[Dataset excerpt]
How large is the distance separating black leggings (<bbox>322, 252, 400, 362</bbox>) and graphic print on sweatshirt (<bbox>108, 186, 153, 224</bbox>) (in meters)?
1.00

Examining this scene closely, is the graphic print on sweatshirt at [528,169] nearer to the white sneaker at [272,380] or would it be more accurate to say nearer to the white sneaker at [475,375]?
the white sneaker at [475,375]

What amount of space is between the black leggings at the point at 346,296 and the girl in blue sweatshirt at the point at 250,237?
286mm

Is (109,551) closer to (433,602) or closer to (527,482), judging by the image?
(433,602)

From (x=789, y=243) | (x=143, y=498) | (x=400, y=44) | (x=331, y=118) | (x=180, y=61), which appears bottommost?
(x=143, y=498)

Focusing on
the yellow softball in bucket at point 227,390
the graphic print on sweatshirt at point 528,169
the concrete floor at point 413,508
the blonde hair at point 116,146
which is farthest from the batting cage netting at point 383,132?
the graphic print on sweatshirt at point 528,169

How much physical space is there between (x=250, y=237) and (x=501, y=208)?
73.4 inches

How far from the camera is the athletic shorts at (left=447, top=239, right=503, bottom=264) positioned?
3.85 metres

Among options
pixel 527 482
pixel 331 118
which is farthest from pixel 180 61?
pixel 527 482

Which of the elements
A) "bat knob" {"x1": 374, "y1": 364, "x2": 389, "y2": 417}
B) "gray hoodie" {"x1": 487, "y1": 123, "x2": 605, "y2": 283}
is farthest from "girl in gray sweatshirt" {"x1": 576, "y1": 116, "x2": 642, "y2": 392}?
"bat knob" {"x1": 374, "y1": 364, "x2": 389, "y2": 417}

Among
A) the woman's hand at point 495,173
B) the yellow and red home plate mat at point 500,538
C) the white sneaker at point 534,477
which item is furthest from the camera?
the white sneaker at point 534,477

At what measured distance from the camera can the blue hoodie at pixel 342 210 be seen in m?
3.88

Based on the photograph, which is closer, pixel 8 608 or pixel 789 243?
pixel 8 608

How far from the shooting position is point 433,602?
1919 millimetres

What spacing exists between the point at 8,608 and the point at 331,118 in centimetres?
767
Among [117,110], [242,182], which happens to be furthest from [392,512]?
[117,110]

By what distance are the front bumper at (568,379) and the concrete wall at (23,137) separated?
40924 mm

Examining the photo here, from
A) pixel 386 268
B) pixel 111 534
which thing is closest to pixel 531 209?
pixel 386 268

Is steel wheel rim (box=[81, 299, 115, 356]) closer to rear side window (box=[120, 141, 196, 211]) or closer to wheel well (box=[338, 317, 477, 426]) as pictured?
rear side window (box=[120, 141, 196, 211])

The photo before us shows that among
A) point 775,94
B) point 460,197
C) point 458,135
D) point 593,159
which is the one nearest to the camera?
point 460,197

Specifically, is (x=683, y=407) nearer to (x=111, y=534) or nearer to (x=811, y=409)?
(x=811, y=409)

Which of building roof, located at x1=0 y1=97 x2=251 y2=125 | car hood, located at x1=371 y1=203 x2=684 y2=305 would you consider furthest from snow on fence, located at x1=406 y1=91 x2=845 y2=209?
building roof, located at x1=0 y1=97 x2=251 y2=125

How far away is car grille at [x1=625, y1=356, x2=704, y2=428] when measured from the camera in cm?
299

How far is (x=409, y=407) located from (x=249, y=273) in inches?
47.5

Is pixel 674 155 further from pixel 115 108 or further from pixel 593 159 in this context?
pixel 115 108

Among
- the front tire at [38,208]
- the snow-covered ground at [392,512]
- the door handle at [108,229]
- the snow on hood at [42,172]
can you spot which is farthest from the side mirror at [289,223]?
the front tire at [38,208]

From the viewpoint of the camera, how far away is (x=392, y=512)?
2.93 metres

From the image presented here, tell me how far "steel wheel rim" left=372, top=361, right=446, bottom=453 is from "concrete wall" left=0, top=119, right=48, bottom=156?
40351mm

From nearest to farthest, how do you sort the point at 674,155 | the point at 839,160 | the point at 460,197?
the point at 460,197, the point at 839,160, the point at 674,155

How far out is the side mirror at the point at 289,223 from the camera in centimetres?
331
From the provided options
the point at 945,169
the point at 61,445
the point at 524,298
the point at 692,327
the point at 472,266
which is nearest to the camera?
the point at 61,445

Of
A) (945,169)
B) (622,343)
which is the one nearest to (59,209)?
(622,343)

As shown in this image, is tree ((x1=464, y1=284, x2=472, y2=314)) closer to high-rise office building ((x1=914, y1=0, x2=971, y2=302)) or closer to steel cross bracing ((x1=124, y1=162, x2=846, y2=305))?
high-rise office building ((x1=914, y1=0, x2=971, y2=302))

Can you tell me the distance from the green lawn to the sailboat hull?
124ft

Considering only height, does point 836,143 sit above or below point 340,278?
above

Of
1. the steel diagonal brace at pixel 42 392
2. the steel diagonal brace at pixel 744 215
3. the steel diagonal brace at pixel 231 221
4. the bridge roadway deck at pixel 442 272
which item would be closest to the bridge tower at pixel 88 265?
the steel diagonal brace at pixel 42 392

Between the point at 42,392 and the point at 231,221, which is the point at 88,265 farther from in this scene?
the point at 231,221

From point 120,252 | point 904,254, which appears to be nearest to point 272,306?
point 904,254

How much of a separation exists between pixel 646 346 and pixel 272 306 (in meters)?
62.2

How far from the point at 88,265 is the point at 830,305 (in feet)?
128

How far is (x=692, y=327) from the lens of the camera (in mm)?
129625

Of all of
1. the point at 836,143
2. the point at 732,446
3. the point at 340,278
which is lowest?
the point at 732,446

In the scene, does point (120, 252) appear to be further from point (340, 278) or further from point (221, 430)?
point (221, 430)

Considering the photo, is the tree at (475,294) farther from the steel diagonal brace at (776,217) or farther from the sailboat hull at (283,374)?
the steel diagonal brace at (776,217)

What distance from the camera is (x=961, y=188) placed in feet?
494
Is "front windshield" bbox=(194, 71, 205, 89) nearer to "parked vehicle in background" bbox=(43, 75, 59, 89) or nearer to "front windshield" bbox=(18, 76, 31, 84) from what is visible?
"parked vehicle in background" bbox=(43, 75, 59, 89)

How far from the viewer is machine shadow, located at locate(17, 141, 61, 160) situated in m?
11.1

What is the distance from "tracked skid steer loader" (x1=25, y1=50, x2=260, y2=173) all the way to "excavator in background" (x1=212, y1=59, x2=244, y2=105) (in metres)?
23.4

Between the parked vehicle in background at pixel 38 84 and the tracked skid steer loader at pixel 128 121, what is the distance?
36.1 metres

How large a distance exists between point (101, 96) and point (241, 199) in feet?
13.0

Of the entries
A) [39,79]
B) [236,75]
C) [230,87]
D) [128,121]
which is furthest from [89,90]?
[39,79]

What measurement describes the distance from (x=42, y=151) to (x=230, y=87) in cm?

What is asked = Retype every one of the records above without changing a single character.

Written answer =
How large is the distance separating black leggings (<bbox>322, 252, 400, 362</bbox>) and graphic print on sweatshirt (<bbox>108, 186, 153, 224</bbox>) (in meters)?
1.00

Examining this scene closely, is the graphic print on sweatshirt at [528,169] nearer to the white sneaker at [272,380] or would it be more accurate to say nearer to the white sneaker at [475,375]?
the white sneaker at [475,375]

What amount of space is between the black leggings at the point at 346,296 and the girl in blue sweatshirt at the point at 250,237?
286mm

Is (109,551) closer to (433,602) or closer to (527,482), judging by the image?
(433,602)

From (x=789, y=243) | (x=143, y=498) | (x=400, y=44) | (x=331, y=118) | (x=180, y=61), which appears bottommost?
(x=143, y=498)

Focusing on
the yellow softball in bucket at point 227,390
the graphic print on sweatshirt at point 528,169
the concrete floor at point 413,508
the blonde hair at point 116,146
which is farthest from the batting cage netting at point 383,132?
the graphic print on sweatshirt at point 528,169

How much physical space is there between (x=250, y=237) and (x=501, y=208)?
73.4 inches

How far from the camera is the athletic shorts at (left=447, top=239, right=503, bottom=264) positioned?
3.85 metres

Among options
pixel 527 482
pixel 331 118
which is farthest from pixel 180 61?
pixel 527 482

Which of the elements
A) "bat knob" {"x1": 374, "y1": 364, "x2": 389, "y2": 417}
B) "gray hoodie" {"x1": 487, "y1": 123, "x2": 605, "y2": 283}
is farthest from "girl in gray sweatshirt" {"x1": 576, "y1": 116, "x2": 642, "y2": 392}?
"bat knob" {"x1": 374, "y1": 364, "x2": 389, "y2": 417}

Among
A) the woman's hand at point 495,173
B) the yellow and red home plate mat at point 500,538
C) the white sneaker at point 534,477
which item is furthest from the camera?
the white sneaker at point 534,477

At what measured distance from the camera can the blue hoodie at pixel 342 210 be seen in m?
3.88

Based on the photograph, which is closer, pixel 8 608 or pixel 789 243?
pixel 8 608

How far from the shooting position is point 433,602?
1919 millimetres

What spacing exists between the point at 8,608 and the point at 331,118 in centimetres?
767
Among [117,110], [242,182], which happens to be furthest from [392,512]?
[117,110]

By what distance are the front bumper at (568,379) and the concrete wall at (23,137) separated?
40924 mm

Examining the photo here, from
A) pixel 386 268
B) pixel 111 534
which thing is closest to pixel 531 209?
pixel 386 268

Is steel wheel rim (box=[81, 299, 115, 356]) closer to rear side window (box=[120, 141, 196, 211]) or closer to wheel well (box=[338, 317, 477, 426]) as pictured?
rear side window (box=[120, 141, 196, 211])

The photo before us shows that among
A) point 775,94
B) point 460,197
C) point 458,135
D) point 593,159
which is the one nearest to the camera?
point 460,197

Specifically, is (x=683, y=407) nearer to (x=111, y=534) or nearer to (x=811, y=409)?
(x=811, y=409)

Which of building roof, located at x1=0 y1=97 x2=251 y2=125 | car hood, located at x1=371 y1=203 x2=684 y2=305 would you consider furthest from snow on fence, located at x1=406 y1=91 x2=845 y2=209?
building roof, located at x1=0 y1=97 x2=251 y2=125

How far away is car grille at [x1=625, y1=356, x2=704, y2=428] when measured from the camera in cm?
299

How far is (x=409, y=407) located from (x=249, y=273) in inches?
47.5

Is pixel 674 155 further from pixel 115 108 or further from pixel 593 159 in this context?
pixel 115 108

Among
- the front tire at [38,208]
- the snow-covered ground at [392,512]
- the door handle at [108,229]
- the snow on hood at [42,172]
can you spot which is farthest from the side mirror at [289,223]?
the front tire at [38,208]

From the viewpoint of the camera, how far away is (x=392, y=512)?
2.93 metres

From the image presented here, tell me how far "steel wheel rim" left=372, top=361, right=446, bottom=453 is from "concrete wall" left=0, top=119, right=48, bottom=156?
40351mm

From nearest to farthest, how do you sort the point at 674,155 | the point at 839,160 | the point at 460,197?
the point at 460,197, the point at 839,160, the point at 674,155

How far out is the side mirror at the point at 289,223 from the camera in centimetres?
331
From the provided options
the point at 945,169
the point at 61,445
the point at 524,298
the point at 692,327
the point at 472,266
which is nearest to the camera?
the point at 61,445

Of
A) (945,169)
B) (622,343)
which is the one nearest to (59,209)?
(622,343)

As shown in this image, is tree ((x1=464, y1=284, x2=472, y2=314)) closer to high-rise office building ((x1=914, y1=0, x2=971, y2=302)) or closer to steel cross bracing ((x1=124, y1=162, x2=846, y2=305))?
high-rise office building ((x1=914, y1=0, x2=971, y2=302))

Can you tell me the distance from the green lawn to the sailboat hull?
124ft

Considering only height, does point 836,143 sit above or below point 340,278?
above

Of
1. the steel diagonal brace at pixel 42 392
2. the steel diagonal brace at pixel 744 215
3. the steel diagonal brace at pixel 231 221
4. the bridge roadway deck at pixel 442 272
which item would be closest to the bridge tower at pixel 88 265?
the steel diagonal brace at pixel 42 392

Between the point at 42,392 and the point at 231,221, which is the point at 88,265 farther from in this scene?
the point at 231,221

From point 120,252 | point 904,254, which appears to be nearest to point 272,306?
point 904,254

How much of a separation exists between pixel 646 346 and pixel 272 306 (in meters)?
62.2

How far from the point at 88,265 is the point at 830,305 (in feet)?
128

How far is (x=692, y=327) from the lens of the camera (in mm)?
129625

Of all of
1. the point at 836,143
2. the point at 732,446
3. the point at 340,278
which is lowest?
the point at 732,446

In the scene, does point (120, 252) appear to be further from point (340, 278) or further from point (221, 430)?
point (221, 430)

Considering the photo, is the tree at (475,294) farther from the steel diagonal brace at (776,217) or farther from the sailboat hull at (283,374)?
the steel diagonal brace at (776,217)

What distance from the camera is (x=961, y=188) placed in feet?
494
Is "front windshield" bbox=(194, 71, 205, 89) nearer to "parked vehicle in background" bbox=(43, 75, 59, 89) or nearer to "front windshield" bbox=(18, 76, 31, 84) from what is visible?
"parked vehicle in background" bbox=(43, 75, 59, 89)

How far from the viewer is machine shadow, located at locate(17, 141, 61, 160) situated in m?
11.1

What is the distance from "tracked skid steer loader" (x1=25, y1=50, x2=260, y2=173) all the way to "excavator in background" (x1=212, y1=59, x2=244, y2=105) (in metres)?
23.4

Between the parked vehicle in background at pixel 38 84 and the tracked skid steer loader at pixel 128 121, what is the distance?
36.1 metres

How large a distance exists between point (101, 96) and point (241, 199) in feet?
13.0

Of the entries
A) [39,79]
B) [236,75]
C) [230,87]
D) [128,121]
which is furthest from [89,90]?
[39,79]

What measurement describes the distance from (x=42, y=151) to (x=230, y=87) in cm?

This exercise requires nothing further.